My first horse Ty is the most forgiving, gentle, bombproof horse ever. Great because i had no confidence in myself when I started. I was considered an advanced rider. I could walk/trot/lope gallop bareback and with a saddle. I had great position. My hands are nice and soft. I endurance race, barrel raced, and had hundreds of miles on the trail with him. But Ty is too perfect. I never had him buck. I had tiny little spooks but nothing at all bad. He is just an angel. 

Then one day I rode a friends slightly more spooky QH. He got a bit ****y and gave me one little buck. I almost fell off because Ty had never offered one before. i had no idea how to handle it. 

I ended up buying an Advanced horse named Harley who was spooky and a bit high strung and OMG the learning curve. I cried so much because my whole world was shaken. I thought I was a great rider but Ty had given me a huge sense of confidence that I didn't deserve. Ty is the best horse I have ever owned and is still my rock. 

I've talked with some other people and they say the same things. A beginner should have a gentle forgiving horse but not a perfect one.


----------



## Saddlebag (Jan 17, 2011)

If the rider was more skilled you'd be seeing this horse move in a better frame, especially after 9 months. If you are seriously considering this horse, I recommend you do lessons 3x weekly for the first month if finances allow then do what you can afford. I think you will find he will be moving much better after the concentrated effort.


----------



## EliRose (Aug 12, 2012)

As per your other thread, you've only been riding for two years, correct? In that case I do not think this horse is the right fit for you. He seems nice enough, but his age and (lack of) training could quickly overwhelm a rider without a lot of experience. Riding lesson horses is far different from riding a five year old with 9 months of training who likes to "gawk" at things.

Cuuuute horse though.


----------



## PalominoPrincessx (Jun 2, 2014)

Thanks everyone for replying! :-D 
I think I am going to check him out, my instructor said to try him out and see what he's like! Plus he's only 20mins away from me. 
Sorry if those other videos aren't working, I haven't figured out how to post videos.


----------



## DuffyDuck (Sep 27, 2011)

Palomino, where in Ireland are you based? Perhaps we can help you search if you give us an upper limit on price.

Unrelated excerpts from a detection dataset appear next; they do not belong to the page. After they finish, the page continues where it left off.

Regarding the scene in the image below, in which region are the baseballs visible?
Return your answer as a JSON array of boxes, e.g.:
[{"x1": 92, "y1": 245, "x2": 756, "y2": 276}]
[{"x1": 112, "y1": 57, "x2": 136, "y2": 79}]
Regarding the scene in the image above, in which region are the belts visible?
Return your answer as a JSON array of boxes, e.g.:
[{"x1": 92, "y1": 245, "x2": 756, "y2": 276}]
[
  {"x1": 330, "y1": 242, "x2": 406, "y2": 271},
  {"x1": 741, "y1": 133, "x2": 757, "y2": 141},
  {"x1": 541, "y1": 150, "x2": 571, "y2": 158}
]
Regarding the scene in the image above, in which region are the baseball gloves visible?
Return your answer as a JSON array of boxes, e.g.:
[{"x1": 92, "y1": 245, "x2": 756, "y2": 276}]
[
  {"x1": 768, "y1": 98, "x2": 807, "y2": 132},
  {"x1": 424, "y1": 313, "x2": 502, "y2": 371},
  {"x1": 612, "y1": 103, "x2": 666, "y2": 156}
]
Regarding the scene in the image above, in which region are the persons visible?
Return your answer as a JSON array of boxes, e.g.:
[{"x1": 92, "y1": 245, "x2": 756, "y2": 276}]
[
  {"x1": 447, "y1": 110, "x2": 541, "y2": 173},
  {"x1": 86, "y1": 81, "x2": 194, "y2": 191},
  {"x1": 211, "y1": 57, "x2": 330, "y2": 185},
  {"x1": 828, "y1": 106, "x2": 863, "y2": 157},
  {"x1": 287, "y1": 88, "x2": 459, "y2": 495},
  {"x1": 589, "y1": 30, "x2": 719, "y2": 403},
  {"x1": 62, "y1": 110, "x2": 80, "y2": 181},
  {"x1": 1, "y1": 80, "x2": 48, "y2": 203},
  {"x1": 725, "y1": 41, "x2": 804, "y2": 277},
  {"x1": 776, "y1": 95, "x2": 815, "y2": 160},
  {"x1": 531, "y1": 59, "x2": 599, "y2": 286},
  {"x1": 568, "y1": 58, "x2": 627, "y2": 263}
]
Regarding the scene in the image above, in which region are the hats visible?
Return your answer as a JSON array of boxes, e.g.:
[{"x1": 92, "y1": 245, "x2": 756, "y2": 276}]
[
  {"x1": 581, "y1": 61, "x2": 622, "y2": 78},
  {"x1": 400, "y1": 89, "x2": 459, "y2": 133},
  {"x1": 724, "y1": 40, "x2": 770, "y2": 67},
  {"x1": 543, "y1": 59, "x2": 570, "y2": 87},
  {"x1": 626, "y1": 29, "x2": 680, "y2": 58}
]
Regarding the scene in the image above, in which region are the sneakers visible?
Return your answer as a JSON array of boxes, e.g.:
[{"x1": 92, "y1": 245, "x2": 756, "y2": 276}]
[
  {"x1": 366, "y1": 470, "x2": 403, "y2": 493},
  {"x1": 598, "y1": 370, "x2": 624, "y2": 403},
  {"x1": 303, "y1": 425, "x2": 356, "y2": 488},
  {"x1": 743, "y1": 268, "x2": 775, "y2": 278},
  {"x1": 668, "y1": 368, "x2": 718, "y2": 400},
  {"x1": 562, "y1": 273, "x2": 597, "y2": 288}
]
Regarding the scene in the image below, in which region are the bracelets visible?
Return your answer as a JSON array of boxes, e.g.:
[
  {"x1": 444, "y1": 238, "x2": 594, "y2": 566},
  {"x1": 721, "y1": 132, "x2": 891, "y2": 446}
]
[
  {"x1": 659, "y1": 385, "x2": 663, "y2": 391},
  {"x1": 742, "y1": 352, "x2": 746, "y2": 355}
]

As I said on your other thread, try and get someone to film you on him, and some confo pics


----------



## PalominoPrincessx (Jun 2, 2014)

DuffyDuck, I am in Limerick but anywhere in Ireland is actually Ok because its such a small country that the max time it would take to drive from say Galway to Dublin (which is straight across the country) is 2hrs so everything is pretty close! :-D 

Thank you, that would be sooooo helpful! Since this is my first horse i don't have a lot more experience in buying horses and what to look for! :-D 

I guess the highest I'm willing to pay for a horse is €4000 but any higher i don't think is worth it as I am only looking for a pleasure ride and I will only be competing in local shows so I won't need a top quality horse for that, I am mainly looking for a horse that I can have fun with!  
Thanks again!


----------



## DuffyDuck (Sep 27, 2011)

I am at work, unfortunately, so can't view videos or pictures.

I'll post a few links etc, I'm sure others will chime in!

Marketplace - All Rounder - Super horse needs loving hom

Marketplace - All Rounder - 9 year old Grey Mare

Marketplace - All Rounder - 8 year old gelding

Marketplace - All Rounder - Excellent Allrounder

8 YR Old Chestnut Mare by Aldato -

Beautiful 16.1hh Irish Sports Horse Eventers for sale in Carlisle, Cumbria, North West :: Horsemart

These are a handful I just picked out..

Just remember, try a couple of times if possible, and find your own vet for a vet check.. don't let anyone talk you out of getting one!


----------



## PalominoPrincessx (Jun 2, 2014)

Thank you so much DuffyDuck! 
Will definitely have a look at these, Thanks!! :-D


----------